═════ Source extract
Google's A2UI (Agent-to-User Interface) protocol is now available as an open-source framework that transforms Google Apps Script into what developer Kanshi Tanaike calls an "Agent Hub." The implementation allows Gemini to generate dynamic HTML interfaces directly within Workspace applications, enabling multi-step workflows where the AI designs its own functional tools.
The architecture uses recursive UI logic. When a user interacts with a generated component like a file selector or metadata editor, that action becomes a "System Event" fed back to Gemini along with conversation history. The agent then generates the next interface based on current state, creating stateful workflows without manual context switching.
The practical advantage is Apps Script's native access to Drive and Spreadsheet APIs. Unlike external chat interfaces where users must bridge the gap between AI advice and actual files, this integration allows Gemini to act directly on Workspace data. Tanaike's demonstration shows the system guiding users through file organization, metadata editing, and approval workflows from within a Google Sheet.
Implementation Reality
The framework requires a Gemini API key and deployment through Apps Script's editor. Tanaike's GitHub repository includes sample code and a copyable Spreadsheet template. Developers should expect rate limit considerations with the free tier, particularly for batch operations across multiple Drive files.
Google's Product Manager Fred Jabbour positions A2UI as part of a broader shift toward "workflow acceleration" in enterprise environments. The protocol supports Model Context Protocol (MCP) for tool connections and Agent-to-Agent (A2A) communication, though real-world adoption of these features remains unproven.
What This Means in Practice
Organizations using Google Workspace gain a path to custom automation without leaving the platform. The trade-off is dependency on Apps Script's execution limits and Gemini's API quotas. For IT teams already managing Workspace deployments, this represents incremental capability rather than transformation. The real test comes when departments attempt production-scale implementations.
══════════
(To do):
**A.** Reproduce the A2UI article between "What This Means" and "attempt production-scale implementations.", inclusive.
**B.** Decide whether each statement agrees with the A2UI article. Answer yes or no for each, and quote the deciding words. (i) The framework needs a Gemini API key. (ii) Fred Jabbour is the developer who calls the Apps Script setup an "Agent Hub." (iii) Real-world adoption of the MCP and A2A features has been proven.
None of the material on this page is needed for this work.
═════ Collected material
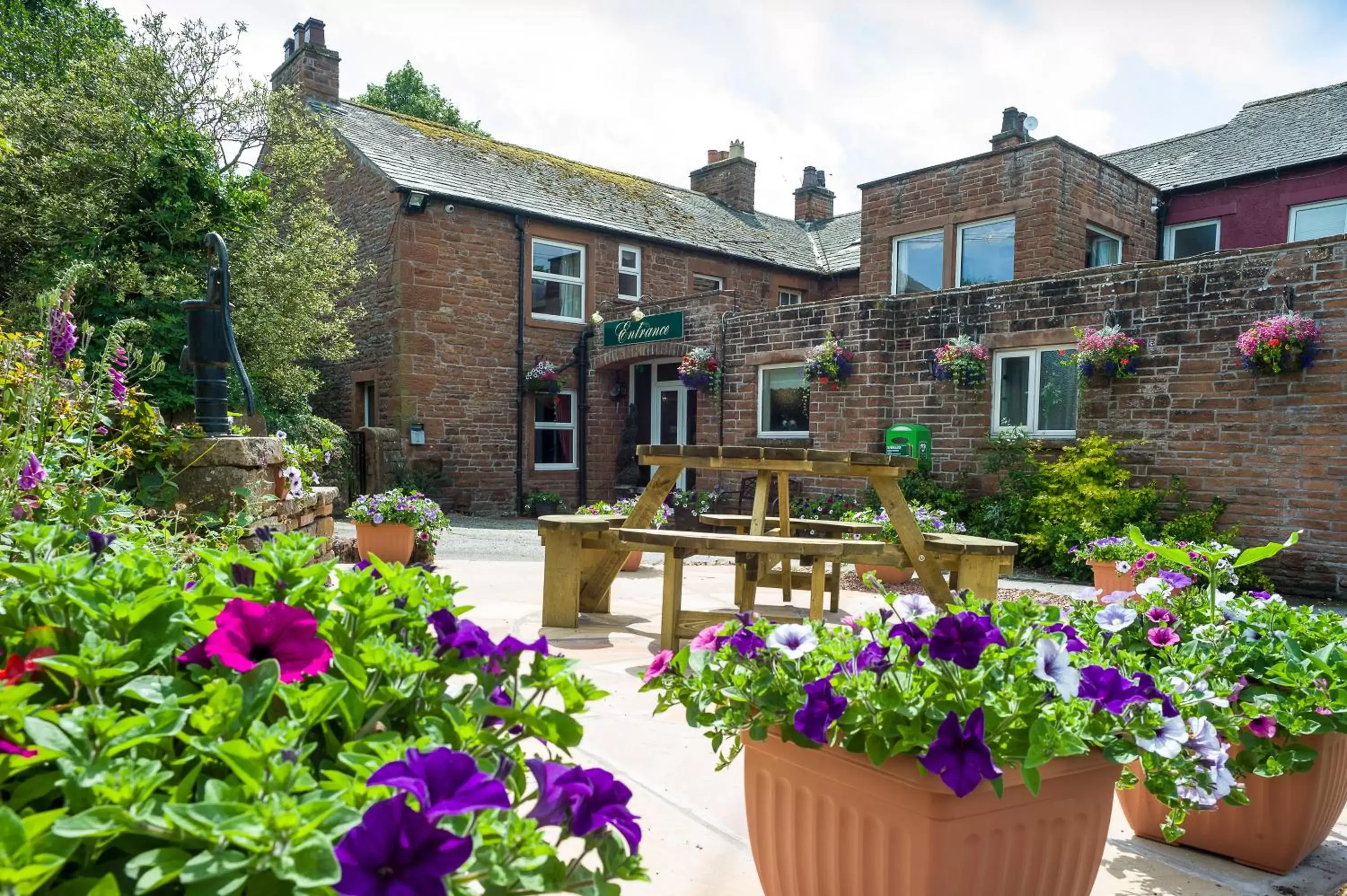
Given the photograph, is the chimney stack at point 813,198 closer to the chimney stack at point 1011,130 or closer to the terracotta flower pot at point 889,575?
══════════
(Solved problems):
**A.**
What This Means in Practice
Organizations using Google Workspace gain a path to custom automation without leaving the platform. The trade-off is dependency on Apps Script's execution limits and Gemini's API quotas. For IT teams already managing Workspace deployments, this represents incremental capability rather than transformation. The real test comes when departments attempt production-scale implementations.

**B.**
(i) Yes: "The framework requires a Gemini API key and deployment through Apps Script's editor."
(ii) No: "developer Kanshi Tanaike"
(iii) No: "though real-world adoption of these features remains unproven."